An equally important break-through at the very fundamental level is our discovery that by integrating a circularly polarized light source into the classic Miller-Urey experiment it is possible to change the relative kinetics of the synthesis of the different natural amino acids. This insight has far-reaching consequences, especially with respect to the eternal question about the origin of homochirality on earth.

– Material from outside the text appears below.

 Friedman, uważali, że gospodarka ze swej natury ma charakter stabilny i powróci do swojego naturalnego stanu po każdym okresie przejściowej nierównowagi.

We therefore expect that our results will have an impact on the scientific community working actively on this still open question.

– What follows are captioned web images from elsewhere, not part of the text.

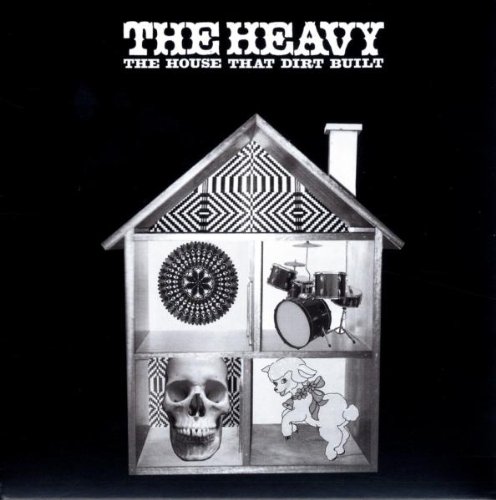 the Heavy - The House That Dirt Built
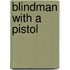 Blindman With A Pistol
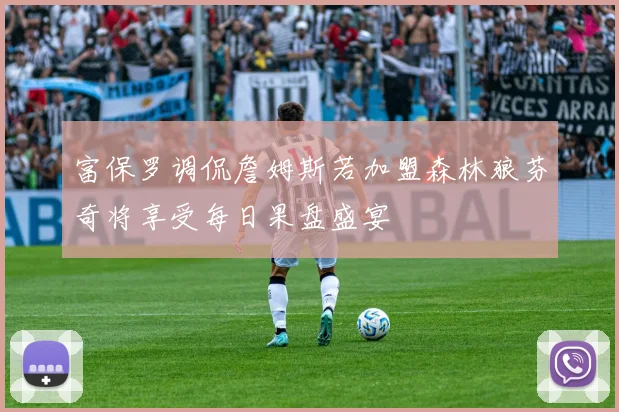 富保罗调侃詹姆斯若加盟森林狼芬奇将享受每日果盘盛宴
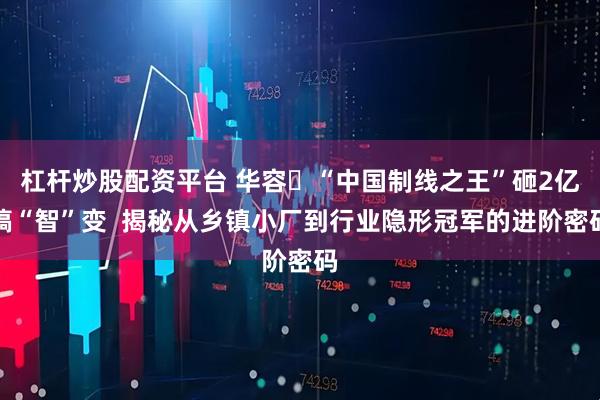 杠杆炒股配资平台 华容​“中国制线之王”砸2亿搞“智”变  揭秘从乡镇小厂到行业隐形冠军的进阶密码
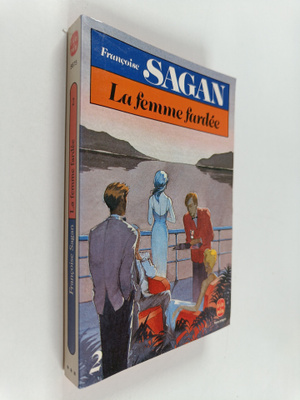Francoise Sagan : La femme fardee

Some of the achievements of the project can be considered as true breakthroughs in various fields of chemistry and also in neighboring disciplines. A significant fraction of our findings go beyond the state of the art, illustrated also by the fact that they were published in very high-impact journals.

A couple of highlights that illustrate the progress beyond mainstream strategies:

1. Wireless Electromechanical Readout of Chemical Information
J. Am. Chem. Soc. 140 (2018) 15501

2. Potential-Induced Fine-tuning of the Enantioaffinity of Chiral Metal Phases
Angew. Chem. Int. Ed., 58 (2019) 3471

3. Lorentz Force-Driven Autonomous Janus Swimmers
J. Am. Chem. Soc. 143 (2021) 12708

4. Direct dynamic readout of molecular chirality with autonomous enzyme driven swimmers
Nature Chem. 13 (2021) 1241

5. Nanoengineered chiral Pt-Ir alloys for high-performance enantioselective electrosynthesis
Nature Comm. 12 (2021) 1314

Some of these results were planned and/or expected, but others are the fruit of a synergy between different intra-project research topics, leading to an unexpected cross-fertilization. This is exactly what makes an ERC project so appealing, as it is possible to follow without restrictions new research opportunities, which initially seem to be side-roads, but turn out to be extremely interesting because they open a whole original avenue of additional activities.